In the summer of 2013, when I was in the midst of two years of financial hardship, someone asked me: “If you could ask for one wish, and know it would come true, what would it be?”
My immediate answer was “enlightenment.” The questioner was surprised I didn’t say money, but from the times I’ve felt most connected to the universe, I believed that if I “had” or “achieved” enlightenment, nothing else would matter, because I’d be so perfectly serenely accepting and peaceful and understanding.
And maybe that’s true.
I had a brief bliss-type experience in 2010, and (perhaps because I don’t have any experience with retreats, and I haven’t talked to anyone else who’s experienced something similar), I always assumed that, at the end of the spiritual path, I’d be living in that place full-time, just radiating… bliss. And I would know that everything was perfect, that even though my human mind couldn’t understand some things, even though it looked like there was a lot of chaos in the world, the entire universe was in perfect harmony… which is what I experienced for about 5 hours in April of 2010.
At the end of the path. This, despite always talking about how the journey is the destination, and how time doesn’t exist.

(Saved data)
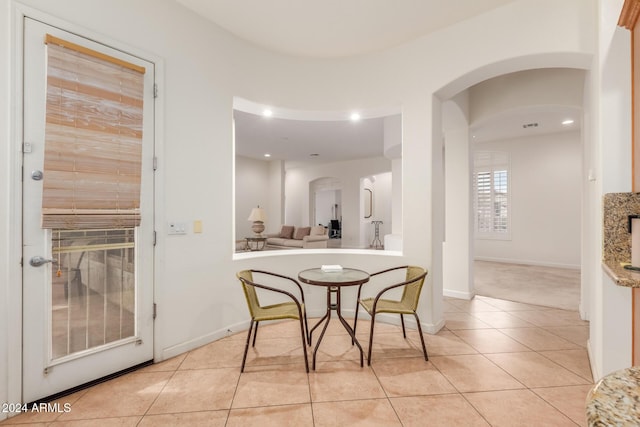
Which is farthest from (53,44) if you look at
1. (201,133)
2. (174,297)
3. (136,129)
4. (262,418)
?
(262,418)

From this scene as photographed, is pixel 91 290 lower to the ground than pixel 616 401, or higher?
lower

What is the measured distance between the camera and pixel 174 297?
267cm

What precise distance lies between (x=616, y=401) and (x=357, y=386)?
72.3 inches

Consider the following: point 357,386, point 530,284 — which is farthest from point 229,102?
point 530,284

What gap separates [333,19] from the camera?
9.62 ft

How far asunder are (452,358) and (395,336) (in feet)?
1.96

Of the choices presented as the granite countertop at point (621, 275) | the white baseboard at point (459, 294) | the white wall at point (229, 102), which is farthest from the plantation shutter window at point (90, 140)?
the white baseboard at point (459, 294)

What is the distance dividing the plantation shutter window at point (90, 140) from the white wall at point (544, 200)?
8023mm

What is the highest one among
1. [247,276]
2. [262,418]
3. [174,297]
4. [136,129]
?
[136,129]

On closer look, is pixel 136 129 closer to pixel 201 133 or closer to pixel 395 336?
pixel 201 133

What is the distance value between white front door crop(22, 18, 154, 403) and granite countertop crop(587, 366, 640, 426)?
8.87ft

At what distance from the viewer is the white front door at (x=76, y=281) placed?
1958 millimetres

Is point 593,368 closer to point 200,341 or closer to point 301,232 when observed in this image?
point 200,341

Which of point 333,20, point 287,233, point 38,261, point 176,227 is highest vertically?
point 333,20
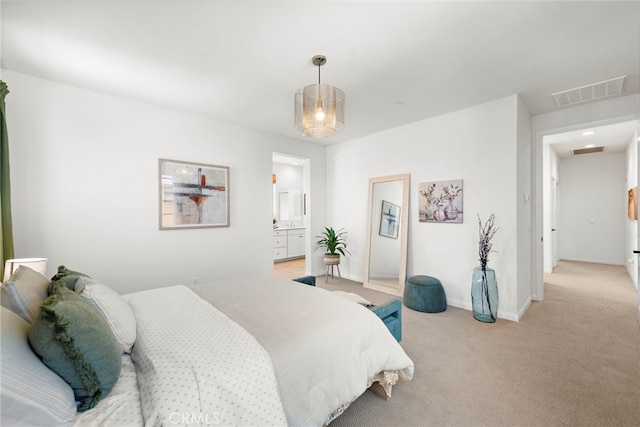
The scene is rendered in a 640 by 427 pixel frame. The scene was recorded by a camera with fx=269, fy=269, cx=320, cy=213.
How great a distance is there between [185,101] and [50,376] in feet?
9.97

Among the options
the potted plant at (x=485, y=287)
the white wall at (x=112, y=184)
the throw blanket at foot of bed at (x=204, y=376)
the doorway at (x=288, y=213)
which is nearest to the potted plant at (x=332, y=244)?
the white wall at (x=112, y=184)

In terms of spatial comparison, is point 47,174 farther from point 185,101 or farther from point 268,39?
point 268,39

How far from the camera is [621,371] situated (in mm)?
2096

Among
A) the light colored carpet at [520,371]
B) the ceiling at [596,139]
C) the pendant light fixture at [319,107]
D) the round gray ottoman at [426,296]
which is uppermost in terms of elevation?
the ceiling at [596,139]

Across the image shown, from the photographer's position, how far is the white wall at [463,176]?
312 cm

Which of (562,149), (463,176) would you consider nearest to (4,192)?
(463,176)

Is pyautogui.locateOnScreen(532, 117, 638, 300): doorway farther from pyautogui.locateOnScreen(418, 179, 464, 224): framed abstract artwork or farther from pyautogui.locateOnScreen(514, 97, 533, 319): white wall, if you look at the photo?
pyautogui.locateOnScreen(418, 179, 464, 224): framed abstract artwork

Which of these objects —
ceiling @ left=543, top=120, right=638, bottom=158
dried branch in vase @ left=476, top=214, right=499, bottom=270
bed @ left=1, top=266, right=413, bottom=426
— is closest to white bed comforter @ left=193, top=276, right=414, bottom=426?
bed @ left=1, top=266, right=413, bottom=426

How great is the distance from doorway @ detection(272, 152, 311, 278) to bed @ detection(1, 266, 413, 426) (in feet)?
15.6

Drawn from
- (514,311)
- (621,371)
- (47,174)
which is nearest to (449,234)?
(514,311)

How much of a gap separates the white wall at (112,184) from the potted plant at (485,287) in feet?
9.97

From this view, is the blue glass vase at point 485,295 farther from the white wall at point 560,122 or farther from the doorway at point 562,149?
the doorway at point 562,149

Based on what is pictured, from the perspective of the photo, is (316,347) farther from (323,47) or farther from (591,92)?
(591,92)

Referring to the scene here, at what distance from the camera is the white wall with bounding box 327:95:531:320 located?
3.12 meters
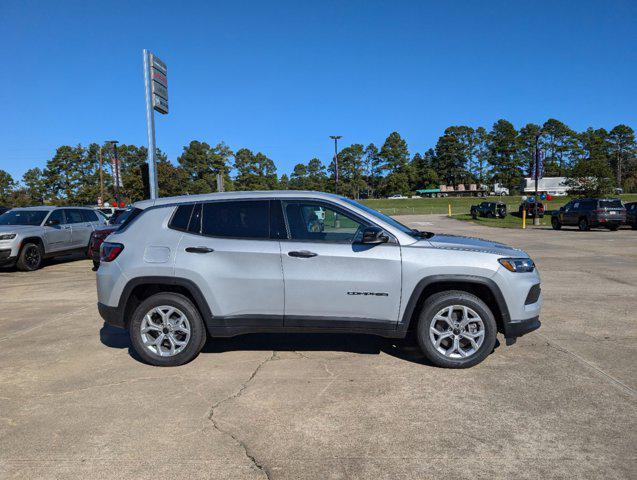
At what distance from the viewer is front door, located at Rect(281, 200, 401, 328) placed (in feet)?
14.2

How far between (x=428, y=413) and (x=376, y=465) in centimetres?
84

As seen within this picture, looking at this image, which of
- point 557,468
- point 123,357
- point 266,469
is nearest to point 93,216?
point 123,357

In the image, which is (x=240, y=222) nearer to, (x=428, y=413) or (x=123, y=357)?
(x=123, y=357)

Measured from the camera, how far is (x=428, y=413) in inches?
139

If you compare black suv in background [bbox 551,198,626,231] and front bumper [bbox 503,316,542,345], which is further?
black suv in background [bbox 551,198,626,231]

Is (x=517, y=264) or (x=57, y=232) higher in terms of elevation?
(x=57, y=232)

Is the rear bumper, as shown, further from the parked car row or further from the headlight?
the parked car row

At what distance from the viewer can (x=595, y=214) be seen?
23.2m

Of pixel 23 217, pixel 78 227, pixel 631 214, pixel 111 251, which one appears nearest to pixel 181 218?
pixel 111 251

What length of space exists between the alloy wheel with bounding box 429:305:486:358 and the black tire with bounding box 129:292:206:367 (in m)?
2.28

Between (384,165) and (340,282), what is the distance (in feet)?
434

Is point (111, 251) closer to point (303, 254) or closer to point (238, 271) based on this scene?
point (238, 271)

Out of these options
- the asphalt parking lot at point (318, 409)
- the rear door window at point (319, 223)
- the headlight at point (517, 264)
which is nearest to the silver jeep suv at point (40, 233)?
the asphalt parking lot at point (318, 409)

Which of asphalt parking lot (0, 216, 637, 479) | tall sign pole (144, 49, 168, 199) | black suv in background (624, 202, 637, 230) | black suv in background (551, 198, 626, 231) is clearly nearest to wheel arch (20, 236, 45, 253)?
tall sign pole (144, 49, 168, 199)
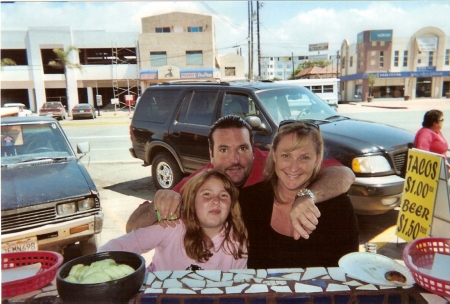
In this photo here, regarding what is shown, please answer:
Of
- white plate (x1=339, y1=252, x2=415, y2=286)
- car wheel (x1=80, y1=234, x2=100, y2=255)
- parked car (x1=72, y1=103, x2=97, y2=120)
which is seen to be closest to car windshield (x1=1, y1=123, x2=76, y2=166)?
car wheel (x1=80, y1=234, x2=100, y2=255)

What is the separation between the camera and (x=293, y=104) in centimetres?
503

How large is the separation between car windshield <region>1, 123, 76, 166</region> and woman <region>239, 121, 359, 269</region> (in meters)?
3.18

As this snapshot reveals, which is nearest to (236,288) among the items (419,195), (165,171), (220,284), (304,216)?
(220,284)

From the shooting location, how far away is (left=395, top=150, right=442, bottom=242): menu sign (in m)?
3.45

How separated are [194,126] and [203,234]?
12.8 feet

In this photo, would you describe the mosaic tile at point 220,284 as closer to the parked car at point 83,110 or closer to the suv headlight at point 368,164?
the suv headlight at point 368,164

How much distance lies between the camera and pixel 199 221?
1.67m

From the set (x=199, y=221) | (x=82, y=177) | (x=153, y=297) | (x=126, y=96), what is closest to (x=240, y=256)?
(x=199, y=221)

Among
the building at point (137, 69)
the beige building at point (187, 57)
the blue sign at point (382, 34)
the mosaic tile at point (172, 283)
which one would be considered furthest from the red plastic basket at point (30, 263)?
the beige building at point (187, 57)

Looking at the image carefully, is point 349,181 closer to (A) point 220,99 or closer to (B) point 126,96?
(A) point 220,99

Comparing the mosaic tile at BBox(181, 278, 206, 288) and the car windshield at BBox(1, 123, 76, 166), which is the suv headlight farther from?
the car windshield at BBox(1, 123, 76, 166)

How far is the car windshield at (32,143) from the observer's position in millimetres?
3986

What this task involves
In the extract on enlightenment, how long did the experience of universal harmony in April 2010 last? None of the stored data lines are needed here.

Answer to the problem
About 5 hours.